▶ **EXTRAIT FOURNI**
Miné par un environnement économique morose, “le secteur automobile reste dans les limbes, la demande industrielle est mitigée, et la poussée de fièvre des prix du platine au deuxième semestre va freiner les achats de platine dans la joaillerie en Chine”, abonde Anne-Laure Tremblay, analyste de BNP Paribas.

La Chine représente quelque 70% de la demande mondiale de platine dans le secteur de la joaillerie.

Pour autant, le niveau actuel des cours pourrait représenter “un plancher” à partir duquel ils devraient remonter, a tempéré Robin Bhar, analyste de Société Générale, pointant la situation de blocage sur le bassin de Rustenburg.

“Si les difficultés en Afrique du sud persistent en 2013, le marché pourrait rapidement se retrouver également en déficit l’an prochain”, a reconnu Anne-Laure Tremblay. Les experts de BNP Paribas misent sur un cours de 1.785 dollars au premier trimestre 2013.

En revanche, chez Johnson Matthey, on n’anticipe pas une folle envolée des prix, mais plutôt un climat de forte volatilité, dans un marché tiraillé entre les aléas de la demande et les pressions sur l’offre, avec un cours moyen attendu de 1.625 dollars au cours des six prochains mois.

▶ **DONNÉES FOURNIES**
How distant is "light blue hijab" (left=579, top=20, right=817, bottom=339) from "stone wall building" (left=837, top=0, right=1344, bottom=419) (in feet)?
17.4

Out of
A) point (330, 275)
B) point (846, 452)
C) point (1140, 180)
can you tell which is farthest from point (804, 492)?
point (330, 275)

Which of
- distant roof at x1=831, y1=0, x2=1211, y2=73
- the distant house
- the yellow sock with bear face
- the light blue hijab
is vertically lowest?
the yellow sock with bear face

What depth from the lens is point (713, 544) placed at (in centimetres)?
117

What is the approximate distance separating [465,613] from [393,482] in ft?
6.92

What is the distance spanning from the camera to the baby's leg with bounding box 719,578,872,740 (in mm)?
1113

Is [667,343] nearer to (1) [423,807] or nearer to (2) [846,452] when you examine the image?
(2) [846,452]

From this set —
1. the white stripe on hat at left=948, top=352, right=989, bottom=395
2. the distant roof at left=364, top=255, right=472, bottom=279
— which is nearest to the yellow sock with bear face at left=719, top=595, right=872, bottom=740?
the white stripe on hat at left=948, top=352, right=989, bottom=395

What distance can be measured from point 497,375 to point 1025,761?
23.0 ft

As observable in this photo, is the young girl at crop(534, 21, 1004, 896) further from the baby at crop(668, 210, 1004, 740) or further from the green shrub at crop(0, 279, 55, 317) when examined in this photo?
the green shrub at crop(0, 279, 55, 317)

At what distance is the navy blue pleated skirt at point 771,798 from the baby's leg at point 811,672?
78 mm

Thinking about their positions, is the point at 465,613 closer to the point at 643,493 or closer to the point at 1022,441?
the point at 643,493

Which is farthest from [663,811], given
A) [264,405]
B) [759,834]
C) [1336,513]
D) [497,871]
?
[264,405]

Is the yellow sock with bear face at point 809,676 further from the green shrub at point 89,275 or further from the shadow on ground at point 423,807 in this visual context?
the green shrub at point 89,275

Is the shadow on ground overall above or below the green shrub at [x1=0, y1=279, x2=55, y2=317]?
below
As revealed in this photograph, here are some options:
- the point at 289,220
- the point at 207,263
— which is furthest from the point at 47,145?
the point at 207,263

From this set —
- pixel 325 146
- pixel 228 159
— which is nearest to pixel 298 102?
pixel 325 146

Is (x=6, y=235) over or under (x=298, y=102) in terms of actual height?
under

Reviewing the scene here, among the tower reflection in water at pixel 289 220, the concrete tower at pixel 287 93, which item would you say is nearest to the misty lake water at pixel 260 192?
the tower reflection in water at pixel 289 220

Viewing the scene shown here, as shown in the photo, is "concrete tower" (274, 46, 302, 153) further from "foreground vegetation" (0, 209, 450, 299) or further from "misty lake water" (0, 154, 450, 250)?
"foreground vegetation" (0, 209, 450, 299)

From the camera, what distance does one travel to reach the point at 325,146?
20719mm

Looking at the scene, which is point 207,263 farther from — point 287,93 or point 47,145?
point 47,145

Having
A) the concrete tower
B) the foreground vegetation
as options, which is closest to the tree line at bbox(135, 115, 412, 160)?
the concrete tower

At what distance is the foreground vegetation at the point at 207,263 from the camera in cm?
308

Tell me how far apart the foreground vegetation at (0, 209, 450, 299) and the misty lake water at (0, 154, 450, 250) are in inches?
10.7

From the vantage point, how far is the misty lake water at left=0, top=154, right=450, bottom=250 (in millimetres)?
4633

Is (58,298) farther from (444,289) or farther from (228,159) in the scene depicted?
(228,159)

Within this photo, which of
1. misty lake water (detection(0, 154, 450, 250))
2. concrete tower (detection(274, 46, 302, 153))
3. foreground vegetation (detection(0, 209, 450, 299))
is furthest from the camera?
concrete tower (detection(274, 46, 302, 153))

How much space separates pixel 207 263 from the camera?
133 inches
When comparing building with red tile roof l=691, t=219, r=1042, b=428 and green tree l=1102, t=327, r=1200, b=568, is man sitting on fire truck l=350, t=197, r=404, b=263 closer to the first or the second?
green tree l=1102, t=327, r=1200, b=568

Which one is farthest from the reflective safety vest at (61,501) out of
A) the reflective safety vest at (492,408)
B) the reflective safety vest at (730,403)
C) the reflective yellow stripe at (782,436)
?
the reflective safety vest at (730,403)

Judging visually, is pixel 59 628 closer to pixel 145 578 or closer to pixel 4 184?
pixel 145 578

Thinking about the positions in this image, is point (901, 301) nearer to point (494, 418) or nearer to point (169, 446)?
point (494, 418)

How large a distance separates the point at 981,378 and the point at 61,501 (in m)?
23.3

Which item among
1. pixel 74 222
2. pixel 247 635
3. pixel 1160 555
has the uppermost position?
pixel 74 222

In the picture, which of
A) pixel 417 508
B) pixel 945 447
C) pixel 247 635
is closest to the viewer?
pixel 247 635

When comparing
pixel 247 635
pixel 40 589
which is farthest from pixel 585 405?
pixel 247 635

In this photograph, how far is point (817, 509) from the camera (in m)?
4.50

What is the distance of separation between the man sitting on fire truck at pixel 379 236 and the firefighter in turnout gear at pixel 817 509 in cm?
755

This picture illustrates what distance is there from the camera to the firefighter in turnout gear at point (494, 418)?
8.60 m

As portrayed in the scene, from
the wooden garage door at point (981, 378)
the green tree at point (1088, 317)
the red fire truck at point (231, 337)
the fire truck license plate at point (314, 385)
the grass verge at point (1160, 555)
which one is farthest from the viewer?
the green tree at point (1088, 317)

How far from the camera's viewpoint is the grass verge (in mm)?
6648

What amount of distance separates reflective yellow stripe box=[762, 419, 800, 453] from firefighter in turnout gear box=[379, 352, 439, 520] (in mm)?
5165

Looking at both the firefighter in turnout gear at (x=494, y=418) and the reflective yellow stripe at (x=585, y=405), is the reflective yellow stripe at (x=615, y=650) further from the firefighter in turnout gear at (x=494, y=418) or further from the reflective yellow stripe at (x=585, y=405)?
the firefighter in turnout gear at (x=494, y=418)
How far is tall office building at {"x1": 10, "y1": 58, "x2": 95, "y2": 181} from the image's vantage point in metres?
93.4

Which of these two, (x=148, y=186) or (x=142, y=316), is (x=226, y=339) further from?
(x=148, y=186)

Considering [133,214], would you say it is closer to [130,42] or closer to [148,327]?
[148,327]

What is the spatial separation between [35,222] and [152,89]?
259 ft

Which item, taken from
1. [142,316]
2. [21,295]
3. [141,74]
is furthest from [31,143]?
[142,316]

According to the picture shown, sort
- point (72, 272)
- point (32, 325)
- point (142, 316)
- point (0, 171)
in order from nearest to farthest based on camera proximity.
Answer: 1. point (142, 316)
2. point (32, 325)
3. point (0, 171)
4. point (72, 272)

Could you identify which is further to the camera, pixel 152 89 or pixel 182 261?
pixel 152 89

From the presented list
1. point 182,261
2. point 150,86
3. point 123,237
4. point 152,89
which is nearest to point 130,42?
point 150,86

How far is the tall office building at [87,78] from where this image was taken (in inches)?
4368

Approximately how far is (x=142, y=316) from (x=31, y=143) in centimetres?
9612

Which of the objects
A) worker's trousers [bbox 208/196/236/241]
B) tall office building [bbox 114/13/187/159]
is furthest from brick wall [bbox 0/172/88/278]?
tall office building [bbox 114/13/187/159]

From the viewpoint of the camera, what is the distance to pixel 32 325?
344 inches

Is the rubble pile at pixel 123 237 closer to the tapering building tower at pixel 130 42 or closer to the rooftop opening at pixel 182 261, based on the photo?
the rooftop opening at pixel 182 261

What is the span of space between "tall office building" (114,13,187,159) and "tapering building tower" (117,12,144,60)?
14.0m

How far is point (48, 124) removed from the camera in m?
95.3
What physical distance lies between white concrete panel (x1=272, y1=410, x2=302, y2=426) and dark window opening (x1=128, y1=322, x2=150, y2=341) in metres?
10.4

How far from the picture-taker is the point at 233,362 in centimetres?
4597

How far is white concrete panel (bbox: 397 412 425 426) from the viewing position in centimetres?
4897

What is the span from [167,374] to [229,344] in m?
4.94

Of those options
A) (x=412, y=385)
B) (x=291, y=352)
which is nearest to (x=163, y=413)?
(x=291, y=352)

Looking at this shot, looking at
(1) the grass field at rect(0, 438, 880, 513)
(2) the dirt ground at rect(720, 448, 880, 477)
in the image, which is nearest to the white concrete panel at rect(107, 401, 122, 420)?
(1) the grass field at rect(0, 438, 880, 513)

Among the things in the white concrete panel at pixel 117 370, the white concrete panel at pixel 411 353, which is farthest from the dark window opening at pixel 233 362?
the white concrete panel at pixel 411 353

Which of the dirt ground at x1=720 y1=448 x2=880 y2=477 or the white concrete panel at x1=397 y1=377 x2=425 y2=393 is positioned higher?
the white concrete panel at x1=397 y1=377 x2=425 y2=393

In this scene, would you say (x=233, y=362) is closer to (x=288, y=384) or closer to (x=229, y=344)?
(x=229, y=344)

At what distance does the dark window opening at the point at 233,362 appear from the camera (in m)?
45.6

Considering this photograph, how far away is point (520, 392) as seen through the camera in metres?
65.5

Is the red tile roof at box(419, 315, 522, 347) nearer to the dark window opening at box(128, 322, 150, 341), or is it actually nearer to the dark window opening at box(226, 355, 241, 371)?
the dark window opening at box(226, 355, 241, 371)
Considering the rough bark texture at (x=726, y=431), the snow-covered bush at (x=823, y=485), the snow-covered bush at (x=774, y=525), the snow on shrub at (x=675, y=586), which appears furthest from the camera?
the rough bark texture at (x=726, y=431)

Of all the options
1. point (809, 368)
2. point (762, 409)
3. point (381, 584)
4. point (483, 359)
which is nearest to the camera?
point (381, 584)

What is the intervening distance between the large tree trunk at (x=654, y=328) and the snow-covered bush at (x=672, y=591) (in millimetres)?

▶ **ÉNONCÉ**
D'après l'extrait fourni, quel cours du platine les experts de BNP Paribas prévoient-ils pour le premier trimestre 2013 ?

▶ **RÉPONSE**
1.785 dollars.